> What is expected
Among the entries below, only the lines from the one with "Käthe Kruse 35 cm" through the one with "Mercedes-Benz GLC 300" are to be retyped, exactly and without pictures.

> Data
>>
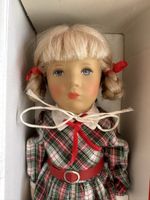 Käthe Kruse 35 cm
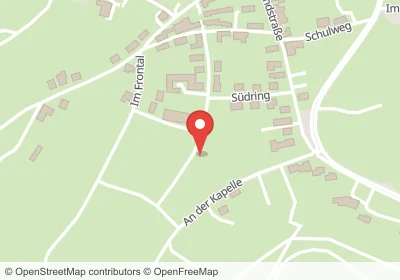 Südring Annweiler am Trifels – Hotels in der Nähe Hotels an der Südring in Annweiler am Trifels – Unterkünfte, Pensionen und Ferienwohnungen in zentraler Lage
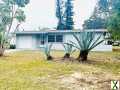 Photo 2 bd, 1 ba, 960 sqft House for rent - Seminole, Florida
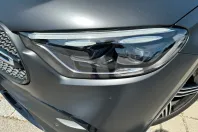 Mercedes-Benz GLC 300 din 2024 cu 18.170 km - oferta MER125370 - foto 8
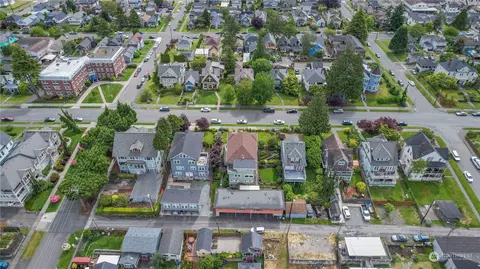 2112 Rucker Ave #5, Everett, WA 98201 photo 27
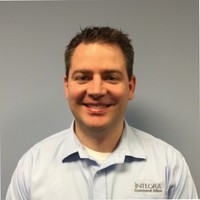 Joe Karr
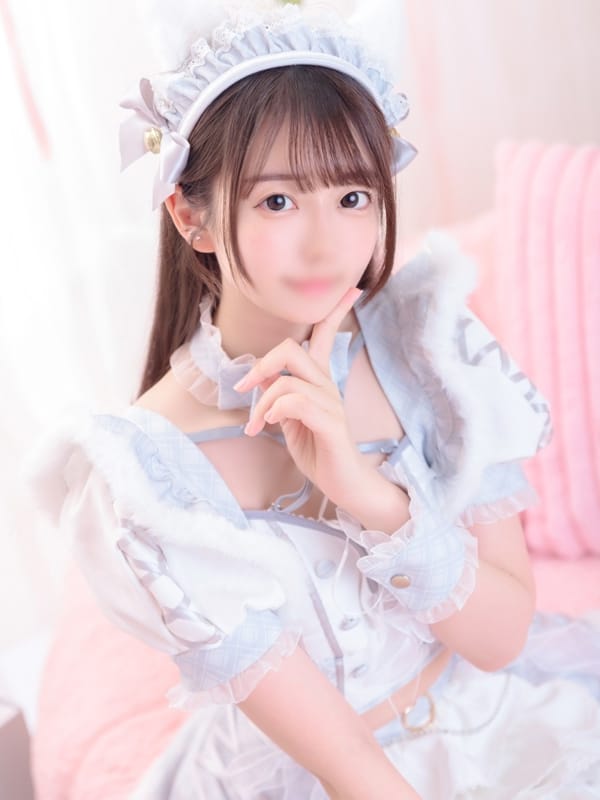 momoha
<<
>>
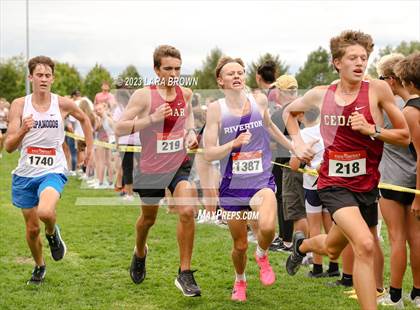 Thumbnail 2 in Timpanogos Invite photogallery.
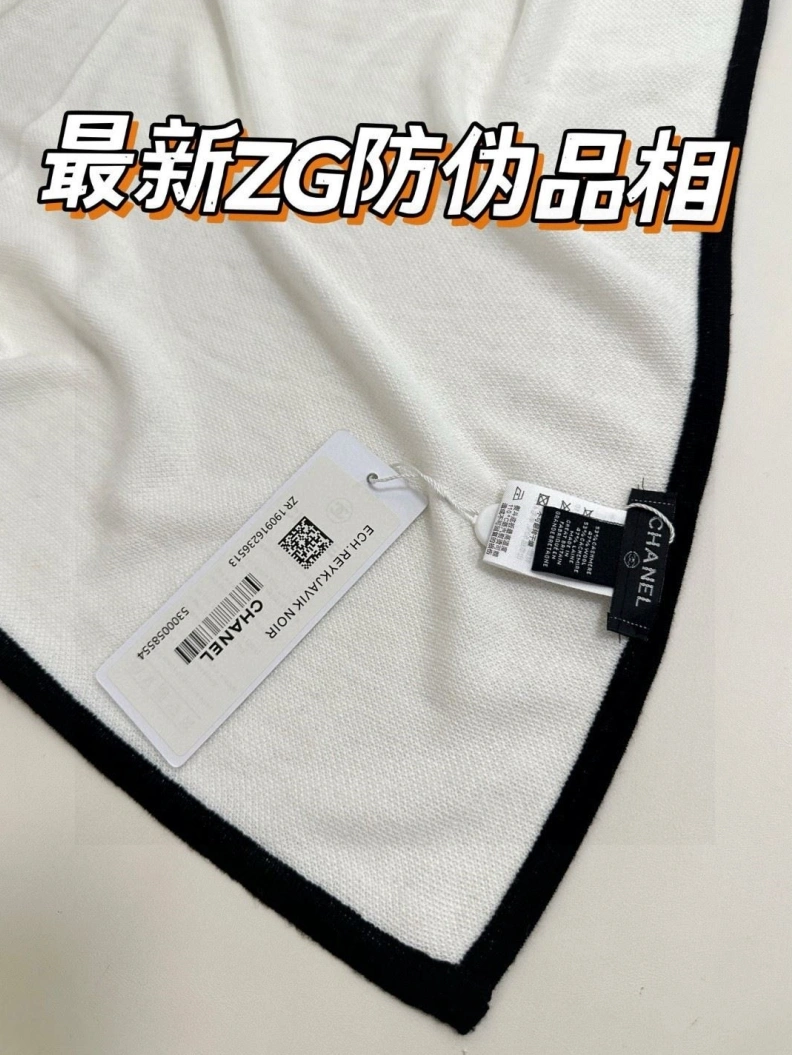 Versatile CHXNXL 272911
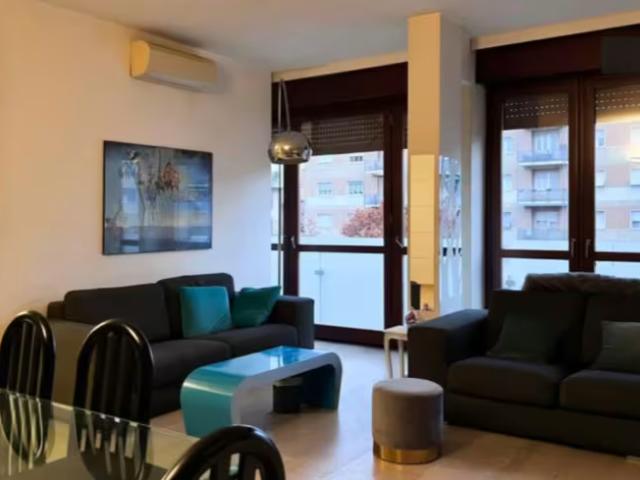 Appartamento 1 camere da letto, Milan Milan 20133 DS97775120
<<
> Result
 Käthe Kruse 35 cm
 Südring Annweiler am Trifels – Hotels in der Nähe Hotels an der Südring in Annweiler am Trifels – Unterkünfte, Pensionen und Ferienwohnungen in zentraler Lage
 Photo 2 bd, 1 ba, 960 sqft House for rent - Seminole, Florida
 Mercedes-Benz GLC 300 din 2024 cu 18.170 km - oferta MER125370 - foto 8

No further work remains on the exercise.